TEXTE SOURCE.
Tentative de clarification des obligations de conservation des données pour les intermédiaires techniques sur internet – Expertises

Par Fabien Honorat

La modestie affichée du titre ci-dessus montre à quel point la question de la conservation des données des internautes par les hébergeurs ou les fournisseurs d’accès à Internet (FAI) est difficile à cerner.

 

Le décret du 25 février 2011 aurait du venir éclairer ce sujet il n’a fait qu’y jeter un peu plus d’ombre.

 

Le titre de ce texte était pourtant des plus explicite voire didactique « décret relatif à la conservation et à la communication des données permettant d’identifier toute personne ayant contribué à la création d’un contenu mis en ligne » mais sa rédaction confuse et l’absence de réflexion globale sur le sujet ont conduit à augmenter un peu plus l’insécurité juridique pour les intermédiaires techniques sur le réseau.

[Enregistrements issus d'une collection]

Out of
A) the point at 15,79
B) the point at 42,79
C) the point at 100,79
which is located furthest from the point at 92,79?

CONSIGNE. Reproduisez, s'il vous plaît, tout l'article sur la conservation des données depuis « Tentative de clarification » jusqu'à « sur le réseau. ». La liste n'est pas utile ici.

RÉPONSE.
Tentative de clarification des obligations de conservation des données pour les intermédiaires techniques sur internet – Expertises

Par Fabien Honorat

La modestie affichée du titre ci-dessus montre à quel point la question de la conservation des données des internautes par les hébergeurs ou les fournisseurs d’accès à Internet (FAI) est difficile à cerner.

 

Le décret du 25 février 2011 aurait du venir éclairer ce sujet il n’a fait qu’y jeter un peu plus d’ombre.

 

Le titre de ce texte était pourtant des plus explicite voire didactique « décret relatif à la conservation et à la communication des données permettant d’identifier toute personne ayant contribué à la création d’un contenu mis en ligne » mais sa rédaction confuse et l’absence de réflexion globale sur le sujet ont conduit à augmenter un peu plus l’insécurité juridique pour les intermédiaires techniques sur le réseau.